Sumber Dokumentasi: SindoNews
Purwokerto—Sastrawan sekaligus sosiolog terkemuka, Okky Madasari, menjadi pembicara utama dalam Gelar Wicara Kalpasastra 2025 yang diselenggarakan oleh BEM Program Studi Sastra Indonesia, Fakultas Bahasa dan Seni Universitas Negeri Jakarta. Acara yang digelar di Gramedia Matraman pada Sabtu (29/11/2025) itu menghadirkan sesi berbagi pengalaman kreatif yang menginspirasi para mahasiswa dan penulis pemula.

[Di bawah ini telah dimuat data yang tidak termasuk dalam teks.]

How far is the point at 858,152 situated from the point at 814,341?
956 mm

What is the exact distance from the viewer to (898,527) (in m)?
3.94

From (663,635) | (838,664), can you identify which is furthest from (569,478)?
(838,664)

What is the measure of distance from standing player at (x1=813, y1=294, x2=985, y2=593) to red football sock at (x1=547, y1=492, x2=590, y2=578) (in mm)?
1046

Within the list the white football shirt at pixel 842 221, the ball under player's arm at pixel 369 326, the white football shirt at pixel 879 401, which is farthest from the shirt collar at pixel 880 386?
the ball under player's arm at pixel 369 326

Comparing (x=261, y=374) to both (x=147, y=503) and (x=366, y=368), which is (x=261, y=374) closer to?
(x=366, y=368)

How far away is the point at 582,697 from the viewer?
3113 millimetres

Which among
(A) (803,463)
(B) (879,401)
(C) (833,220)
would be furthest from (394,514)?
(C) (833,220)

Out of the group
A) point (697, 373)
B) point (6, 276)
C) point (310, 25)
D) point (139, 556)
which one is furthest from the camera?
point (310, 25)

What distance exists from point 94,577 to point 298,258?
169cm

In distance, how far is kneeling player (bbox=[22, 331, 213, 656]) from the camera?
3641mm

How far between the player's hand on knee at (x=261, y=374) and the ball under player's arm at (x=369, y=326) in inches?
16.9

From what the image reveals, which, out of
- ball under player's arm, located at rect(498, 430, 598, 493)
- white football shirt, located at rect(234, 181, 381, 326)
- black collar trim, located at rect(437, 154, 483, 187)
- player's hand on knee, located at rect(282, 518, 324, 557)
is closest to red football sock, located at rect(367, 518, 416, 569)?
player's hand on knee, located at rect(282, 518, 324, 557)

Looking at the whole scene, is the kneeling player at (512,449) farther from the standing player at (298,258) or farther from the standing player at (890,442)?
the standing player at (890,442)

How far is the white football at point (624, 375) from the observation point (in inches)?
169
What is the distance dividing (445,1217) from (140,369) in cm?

Dalam paparannya, Okky menekankan bahwa proses berkarya tidak pernah instan. Ia mengenang kembali langkah awalnya ketika menulis novel perdana berjudul Entrok yang terbit pada 2010. Saat itu, ia masih berusia sekitar 25 tahun dan belum mengenal siapa pun di dunia penerbitan. “Saya menulis dan menyelesaikan novel pertama saya tanpa relasi, tanpa tahu kepada siapa saya harus berbicara. Itu keputusan besar yang mengubah banyak hal,” ujarnya.
Setelah naskah selesai, ia memberanikan diri mengirimkannya ke salah satu penerbit besar di Indonesia. Tanpa disangka, karyanya langsung diterima. Pengalaman itu, menurutnya, menunjukkan bahwa kualitas dan ketulusan dalam berkarya tetap menjadi penentu utama. “Kalau karya kita kuat, substansinya akan berbicara sendiri,” ungkapnya.
Okky juga menceritakan bagaimana ia menjaga konsistensi menulis. Bahkan sebelum novel pertamanya terbit, ia sudah mulai menggarap novel kedua. Kebiasaan itu berlanjut hingga kini, termasuk ketika ia menulis puluhan esai. “Tidak mungkin seseorang bisa menghasilkan 80 esai kalau tidak membiasakan diri menulis terus-menerus,” tuturnya.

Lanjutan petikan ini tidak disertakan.